**所给文本**
· · · · ·

Two submatrices (x1, y1, x2, y2) and (x1’, y1’, x2’, y2’) are different if they have some coordinate that is different: for example, if x1 != x1’.

Example 1:

Input: matrix = [[0,1,0],[1,1,1],[0,1,0]], target = 0
Output: 4
Explanation: The four 1x1 submatrices that only contain 0.

Example 2:

Input: matrix = [[1,-1],[-1,1]], target = 0
Output: 5
Explanation: The two 1x2 submatrices, plus the two 2x1 submatrices, plus the 2x2 submatrix.

Note:

1 <= matrix.length <= 300
1 <= matrix[0].length <= 300
-1000 <= matrix[i] <= 1000
-10^8 <= target <= 10^8

解题思路

这题是presum思想的变种二维版本。
首先我们可以把每一行的presum都先计算出来，用一个二维的vector保存。
之后，对任意两个列col1, col2, 计算col1和col2之间的所有数的和，因为对于每一行，我们已经计算了它们对应的presum, 所以，对于col1,col2之间的数，可以通过presum[row][col2+1] - presum[row][col1] 迅速得到。（注意我们开presum数组时，选择多开一个，这样处理了第一个数的和的问题。详细参考c++代码）
我们可以依次得到在列区间col1, col2中，第0行到第row行的所有的数的和。用一个哈希表存下来，边可以查询满足题目要求的Submatrix。相当与又一个presum的思想。可参考leetcode 560题

综上所述，这题通过二维的presum运用的可以得到解答。相关的题目还有leetcode 304 Range Sum Query 2D - Immutable。大家可以练习下

示例代码 (cpp)

· · · · ·

**记录信息**
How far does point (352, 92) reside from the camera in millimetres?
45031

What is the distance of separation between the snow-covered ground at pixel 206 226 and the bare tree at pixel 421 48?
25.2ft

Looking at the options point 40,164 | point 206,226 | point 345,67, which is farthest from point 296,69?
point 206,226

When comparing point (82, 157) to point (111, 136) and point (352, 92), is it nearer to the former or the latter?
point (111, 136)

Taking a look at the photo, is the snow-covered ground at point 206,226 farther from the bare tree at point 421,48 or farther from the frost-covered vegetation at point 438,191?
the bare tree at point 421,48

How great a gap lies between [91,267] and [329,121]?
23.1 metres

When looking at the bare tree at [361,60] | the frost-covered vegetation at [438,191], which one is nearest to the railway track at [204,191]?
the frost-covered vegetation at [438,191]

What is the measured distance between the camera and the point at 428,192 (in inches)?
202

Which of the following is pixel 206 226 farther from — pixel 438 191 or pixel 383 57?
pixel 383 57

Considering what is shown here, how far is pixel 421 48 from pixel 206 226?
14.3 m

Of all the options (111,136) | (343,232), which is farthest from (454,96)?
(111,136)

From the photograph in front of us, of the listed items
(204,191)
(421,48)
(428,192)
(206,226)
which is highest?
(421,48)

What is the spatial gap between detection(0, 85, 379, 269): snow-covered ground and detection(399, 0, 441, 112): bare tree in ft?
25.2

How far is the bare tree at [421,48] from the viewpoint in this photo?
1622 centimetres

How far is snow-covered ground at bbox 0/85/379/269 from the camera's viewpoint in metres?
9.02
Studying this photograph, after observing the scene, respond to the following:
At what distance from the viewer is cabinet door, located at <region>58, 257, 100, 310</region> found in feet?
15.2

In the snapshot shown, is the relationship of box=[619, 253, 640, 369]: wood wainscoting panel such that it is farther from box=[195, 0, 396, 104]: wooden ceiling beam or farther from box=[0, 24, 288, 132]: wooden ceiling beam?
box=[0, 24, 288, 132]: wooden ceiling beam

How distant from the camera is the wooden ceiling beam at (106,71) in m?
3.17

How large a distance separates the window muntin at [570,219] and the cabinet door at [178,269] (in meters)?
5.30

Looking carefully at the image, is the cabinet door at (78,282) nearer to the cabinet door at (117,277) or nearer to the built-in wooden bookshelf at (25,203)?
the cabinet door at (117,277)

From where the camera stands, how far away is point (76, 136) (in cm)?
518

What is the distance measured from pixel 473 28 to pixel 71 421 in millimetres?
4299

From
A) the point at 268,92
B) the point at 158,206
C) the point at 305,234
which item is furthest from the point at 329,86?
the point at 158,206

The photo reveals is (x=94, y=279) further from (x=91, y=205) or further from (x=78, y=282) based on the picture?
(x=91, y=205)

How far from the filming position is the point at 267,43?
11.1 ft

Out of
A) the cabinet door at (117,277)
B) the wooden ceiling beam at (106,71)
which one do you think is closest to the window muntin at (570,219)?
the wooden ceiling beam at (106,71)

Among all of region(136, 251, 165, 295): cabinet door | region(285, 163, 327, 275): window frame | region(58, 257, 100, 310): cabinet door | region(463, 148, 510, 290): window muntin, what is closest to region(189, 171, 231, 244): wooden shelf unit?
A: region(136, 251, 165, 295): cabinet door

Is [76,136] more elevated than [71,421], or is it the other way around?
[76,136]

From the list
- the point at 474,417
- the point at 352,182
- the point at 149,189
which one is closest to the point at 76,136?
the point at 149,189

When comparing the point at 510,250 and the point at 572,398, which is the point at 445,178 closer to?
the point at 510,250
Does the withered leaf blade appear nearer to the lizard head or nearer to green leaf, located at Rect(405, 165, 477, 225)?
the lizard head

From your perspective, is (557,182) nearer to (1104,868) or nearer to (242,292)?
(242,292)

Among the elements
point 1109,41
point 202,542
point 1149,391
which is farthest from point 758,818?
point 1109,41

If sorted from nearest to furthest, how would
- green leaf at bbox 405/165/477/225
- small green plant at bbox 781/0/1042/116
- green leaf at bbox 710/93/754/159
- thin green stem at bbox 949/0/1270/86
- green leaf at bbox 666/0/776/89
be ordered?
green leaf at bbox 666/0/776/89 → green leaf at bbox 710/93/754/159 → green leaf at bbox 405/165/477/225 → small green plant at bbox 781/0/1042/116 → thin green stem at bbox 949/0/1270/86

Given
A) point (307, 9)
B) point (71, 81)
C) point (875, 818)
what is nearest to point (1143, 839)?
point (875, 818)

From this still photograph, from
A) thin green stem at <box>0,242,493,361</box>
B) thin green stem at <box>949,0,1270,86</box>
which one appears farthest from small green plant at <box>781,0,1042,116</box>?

· · · · ·

**任务说明 1**
请输出子矩阵求和题解中从"Input: matrix = [[1,-1],[-1,1]], target"起、到"这题是presum思想的变种二维版本。"止（含这两处）的原文。
**任务说明 2**
接着子矩阵求和题解的结尾往下续写。
上面的清单与此处无关。

**输出结果 1**
Input: matrix = [[1,-1],[-1,1]], target = 0
Output: 5
Explanation: The two 1x2 submatrices, plus the two 2x1 submatrices, plus the 2x2 submatrix.

Note:

1 <= matrix.length <= 300
1 <= matrix[0].length <= 300
-1000 <= matrix[i] <= 1000
-10^8 <= target <= 10^8

解题思路

这题是presum思想的变种二维版本。

**输出结果 2**
class Solution {
public:
    int numSubmatrixSumTarget(vector<vector<int>>& A, int target) {
        int res = 0, m = A.size(), n = A[0].size();
        vector<vector<int>> presum(m, vector<int>(n + 1, 0));
        
        for (int i = 0; i < m; i++) {
            for (int j = 1; j < n + 1; j++) {
                presum[i][j] += presum[i][j - 1] + A[i][j - 1];
            }
        }

        unordered_map<int, int> counter;
        for (int col1 = 0; col1 < n + 1; col1++) {
            for (int col2 = col1 + 1; col2 < n + 1; col2++) {
                counter = {{0,1}};
                int cur = 0;
                for (int row = 0; row < m; row++) {
                    cur += presum[row][col2] - presum[row][col1];
                    res += counter.find(cur - target) != counter.end() ? counter[cur - target] : 0;
                    counter[cur]++;
                }
            }
        }
        return res;
    }
};

示例代码 (java)

class Solution {
    public int numSubmatrixSumTarget(int[][] A, int target) {
        int res = 0, m = A.length, n = A[0].length;
        for (int i = 0; i < m; i++)
            for (int j = 1; j < n; j++)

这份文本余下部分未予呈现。